A Quick Pickle | Szechuan and Dill

These are my first pickles.

I thank sites like Hounds in the Kitchen and Food in Jars for giving me the nudge in the direction of preserving and pickling.

What is it about these methods that seem so daunting?  Perhaps it is that you hear stories of the six thousand pints that your grandmother used to make at one sitting. (Who has time?)  Perhaps it’s the old stories that it won’t keep as well as you hope.  Fear mongers.  Truly folks, don’t listen.  You can put up just a few pints at a time, in two hours or less.

And the satisfaction of a pickle from a cucumber you grew or just picked up at a farmers’ market is like nothing else.

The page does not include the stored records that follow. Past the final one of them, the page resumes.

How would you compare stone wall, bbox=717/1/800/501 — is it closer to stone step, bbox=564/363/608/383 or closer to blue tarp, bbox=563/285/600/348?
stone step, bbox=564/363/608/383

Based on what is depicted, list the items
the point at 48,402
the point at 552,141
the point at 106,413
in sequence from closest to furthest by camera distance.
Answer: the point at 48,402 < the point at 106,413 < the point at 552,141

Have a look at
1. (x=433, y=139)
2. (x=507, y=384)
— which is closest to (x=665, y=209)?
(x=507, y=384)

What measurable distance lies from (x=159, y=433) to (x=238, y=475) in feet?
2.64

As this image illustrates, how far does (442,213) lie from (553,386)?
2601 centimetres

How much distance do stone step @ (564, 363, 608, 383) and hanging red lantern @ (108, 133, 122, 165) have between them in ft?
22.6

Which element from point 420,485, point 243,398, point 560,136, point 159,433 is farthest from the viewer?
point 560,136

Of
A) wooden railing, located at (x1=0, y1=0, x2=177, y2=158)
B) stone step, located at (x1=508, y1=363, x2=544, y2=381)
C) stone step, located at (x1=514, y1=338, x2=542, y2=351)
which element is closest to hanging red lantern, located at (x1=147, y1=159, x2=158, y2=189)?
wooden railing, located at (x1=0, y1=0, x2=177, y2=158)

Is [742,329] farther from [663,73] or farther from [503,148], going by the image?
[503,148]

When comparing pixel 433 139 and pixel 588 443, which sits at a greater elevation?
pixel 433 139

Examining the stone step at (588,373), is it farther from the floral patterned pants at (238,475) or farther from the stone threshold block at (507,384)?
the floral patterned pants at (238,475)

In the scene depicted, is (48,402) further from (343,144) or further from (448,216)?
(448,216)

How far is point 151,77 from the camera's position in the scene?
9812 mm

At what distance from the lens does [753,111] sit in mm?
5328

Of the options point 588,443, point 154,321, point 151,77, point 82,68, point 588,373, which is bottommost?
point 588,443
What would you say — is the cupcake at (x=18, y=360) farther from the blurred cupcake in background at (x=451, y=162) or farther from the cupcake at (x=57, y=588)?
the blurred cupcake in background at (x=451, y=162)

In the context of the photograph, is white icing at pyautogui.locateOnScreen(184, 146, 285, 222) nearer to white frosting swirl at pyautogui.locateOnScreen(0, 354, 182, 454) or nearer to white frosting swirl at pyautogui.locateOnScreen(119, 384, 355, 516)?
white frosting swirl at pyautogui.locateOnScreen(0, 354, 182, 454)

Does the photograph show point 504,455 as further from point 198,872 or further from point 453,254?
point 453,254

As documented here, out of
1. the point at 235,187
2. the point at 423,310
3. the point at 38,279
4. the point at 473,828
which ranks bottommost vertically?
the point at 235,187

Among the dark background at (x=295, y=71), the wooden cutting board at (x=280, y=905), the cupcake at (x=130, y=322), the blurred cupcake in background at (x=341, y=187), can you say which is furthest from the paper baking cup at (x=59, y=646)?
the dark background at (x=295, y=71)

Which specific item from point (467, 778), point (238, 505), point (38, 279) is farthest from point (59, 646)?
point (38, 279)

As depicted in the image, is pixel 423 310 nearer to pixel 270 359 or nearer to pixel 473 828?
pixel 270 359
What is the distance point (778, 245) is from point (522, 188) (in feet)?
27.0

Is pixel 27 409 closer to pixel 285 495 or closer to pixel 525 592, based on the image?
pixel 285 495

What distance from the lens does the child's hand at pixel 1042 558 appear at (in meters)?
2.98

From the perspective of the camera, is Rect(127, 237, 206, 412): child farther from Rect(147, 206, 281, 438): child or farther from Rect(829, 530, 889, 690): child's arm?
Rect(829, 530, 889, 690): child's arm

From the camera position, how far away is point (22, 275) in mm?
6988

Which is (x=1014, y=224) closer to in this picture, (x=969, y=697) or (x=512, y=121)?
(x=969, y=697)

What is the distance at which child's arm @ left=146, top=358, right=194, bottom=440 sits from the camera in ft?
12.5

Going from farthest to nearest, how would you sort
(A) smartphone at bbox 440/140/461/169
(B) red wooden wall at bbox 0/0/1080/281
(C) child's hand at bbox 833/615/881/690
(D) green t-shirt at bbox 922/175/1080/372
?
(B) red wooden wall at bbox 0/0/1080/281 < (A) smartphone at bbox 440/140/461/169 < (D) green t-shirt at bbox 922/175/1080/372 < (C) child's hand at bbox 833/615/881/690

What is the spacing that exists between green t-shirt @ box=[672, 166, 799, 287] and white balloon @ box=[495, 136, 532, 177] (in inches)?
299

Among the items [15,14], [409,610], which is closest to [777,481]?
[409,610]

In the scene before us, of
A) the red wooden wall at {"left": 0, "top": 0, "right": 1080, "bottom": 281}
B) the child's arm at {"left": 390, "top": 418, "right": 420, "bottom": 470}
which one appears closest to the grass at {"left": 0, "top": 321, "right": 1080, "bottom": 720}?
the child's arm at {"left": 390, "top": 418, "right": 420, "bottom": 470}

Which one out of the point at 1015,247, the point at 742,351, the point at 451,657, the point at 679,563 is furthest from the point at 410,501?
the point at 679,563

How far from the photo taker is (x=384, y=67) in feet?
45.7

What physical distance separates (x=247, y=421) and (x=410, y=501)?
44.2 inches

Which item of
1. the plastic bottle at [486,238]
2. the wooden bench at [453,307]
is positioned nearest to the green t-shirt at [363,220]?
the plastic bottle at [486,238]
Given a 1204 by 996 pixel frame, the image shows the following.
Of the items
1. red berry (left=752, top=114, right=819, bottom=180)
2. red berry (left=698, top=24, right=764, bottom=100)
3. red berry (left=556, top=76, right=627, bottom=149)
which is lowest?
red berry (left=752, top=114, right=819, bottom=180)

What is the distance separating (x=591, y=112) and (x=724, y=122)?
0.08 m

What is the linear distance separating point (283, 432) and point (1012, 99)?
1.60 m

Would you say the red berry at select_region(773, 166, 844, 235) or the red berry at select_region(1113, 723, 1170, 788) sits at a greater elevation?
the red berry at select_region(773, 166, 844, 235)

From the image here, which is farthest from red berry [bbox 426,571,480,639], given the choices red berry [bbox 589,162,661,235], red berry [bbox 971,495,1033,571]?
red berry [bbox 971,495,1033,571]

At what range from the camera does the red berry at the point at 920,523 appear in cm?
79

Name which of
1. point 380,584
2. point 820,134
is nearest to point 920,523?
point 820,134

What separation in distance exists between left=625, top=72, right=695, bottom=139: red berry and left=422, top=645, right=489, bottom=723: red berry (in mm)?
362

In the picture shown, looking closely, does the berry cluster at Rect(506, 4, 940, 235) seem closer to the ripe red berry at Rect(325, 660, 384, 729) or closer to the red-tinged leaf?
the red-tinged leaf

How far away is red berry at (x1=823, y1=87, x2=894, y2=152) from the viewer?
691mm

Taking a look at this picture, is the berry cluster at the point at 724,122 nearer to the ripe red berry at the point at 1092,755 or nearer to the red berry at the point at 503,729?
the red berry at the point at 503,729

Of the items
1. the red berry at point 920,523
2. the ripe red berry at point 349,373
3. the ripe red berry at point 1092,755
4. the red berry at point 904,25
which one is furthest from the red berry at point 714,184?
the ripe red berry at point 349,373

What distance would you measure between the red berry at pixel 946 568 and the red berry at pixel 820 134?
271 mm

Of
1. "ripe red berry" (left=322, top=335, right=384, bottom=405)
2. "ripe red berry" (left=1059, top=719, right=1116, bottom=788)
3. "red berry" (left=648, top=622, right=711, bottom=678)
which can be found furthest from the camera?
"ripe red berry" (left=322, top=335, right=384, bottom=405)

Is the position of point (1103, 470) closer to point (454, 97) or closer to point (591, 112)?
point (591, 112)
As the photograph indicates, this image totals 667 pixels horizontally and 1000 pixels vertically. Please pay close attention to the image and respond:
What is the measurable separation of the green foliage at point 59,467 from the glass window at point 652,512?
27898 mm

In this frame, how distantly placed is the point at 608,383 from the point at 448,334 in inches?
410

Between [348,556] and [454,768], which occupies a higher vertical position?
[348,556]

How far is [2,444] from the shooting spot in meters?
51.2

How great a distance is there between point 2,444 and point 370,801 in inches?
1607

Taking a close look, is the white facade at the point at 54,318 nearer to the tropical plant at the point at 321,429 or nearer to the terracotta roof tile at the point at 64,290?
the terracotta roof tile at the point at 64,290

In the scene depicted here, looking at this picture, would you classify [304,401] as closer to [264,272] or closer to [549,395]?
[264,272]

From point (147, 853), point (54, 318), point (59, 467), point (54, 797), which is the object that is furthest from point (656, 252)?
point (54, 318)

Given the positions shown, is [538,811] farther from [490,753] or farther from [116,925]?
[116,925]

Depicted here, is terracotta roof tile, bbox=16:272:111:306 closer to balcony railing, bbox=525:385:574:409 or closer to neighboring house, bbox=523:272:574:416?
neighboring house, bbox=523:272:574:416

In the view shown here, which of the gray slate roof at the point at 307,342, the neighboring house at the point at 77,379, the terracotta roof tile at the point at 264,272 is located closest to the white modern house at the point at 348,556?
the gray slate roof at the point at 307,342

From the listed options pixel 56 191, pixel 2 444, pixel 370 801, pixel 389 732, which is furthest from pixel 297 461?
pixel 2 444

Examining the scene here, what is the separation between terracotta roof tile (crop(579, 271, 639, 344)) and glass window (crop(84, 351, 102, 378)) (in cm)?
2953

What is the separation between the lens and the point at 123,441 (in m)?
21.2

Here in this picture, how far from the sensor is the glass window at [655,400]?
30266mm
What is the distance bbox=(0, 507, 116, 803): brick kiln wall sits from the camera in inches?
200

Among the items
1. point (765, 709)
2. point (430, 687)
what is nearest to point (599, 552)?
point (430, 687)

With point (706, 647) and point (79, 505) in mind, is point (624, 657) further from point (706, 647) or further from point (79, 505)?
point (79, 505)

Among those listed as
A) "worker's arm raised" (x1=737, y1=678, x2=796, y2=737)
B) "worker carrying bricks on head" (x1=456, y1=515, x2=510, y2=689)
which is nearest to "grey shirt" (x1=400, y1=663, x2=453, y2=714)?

I made up my own pickling spice, because I think things can be a bit boring if you go the conventional route.  I like a bit of extra spice.  I also kicked in some fresh ginger in some and a massive quantity of garlic as well.  They turned out crispy and salty and kind of awesome.

PK Szechuan Dill Pickling Spice

1 t caraway seeds

1 T corriander seeds

1 t cumin seeds

1 t celery seeds

5 cloves

10 juniper berries

8 green cardamom pods

1 T black peppercorns

1 T Szechuan peppercorns

2 T dill seed

Lightly crush all larger spices, especially the cardamom pods and juniper berries.  Use in quantities as your pickle recipe advises.

Playlist included My Heart Skips a Beat by The Secret Sisters.

 

August 20, 2011

Simplicity from the Farmers’ Market | On the Grill

Honestly in the summer I can’t be bothered with much.  Dinner of a meat and a veg.  Perhaps a second veg.  If it doesn’t require cooking.  And if Cherub loves it.   Only then.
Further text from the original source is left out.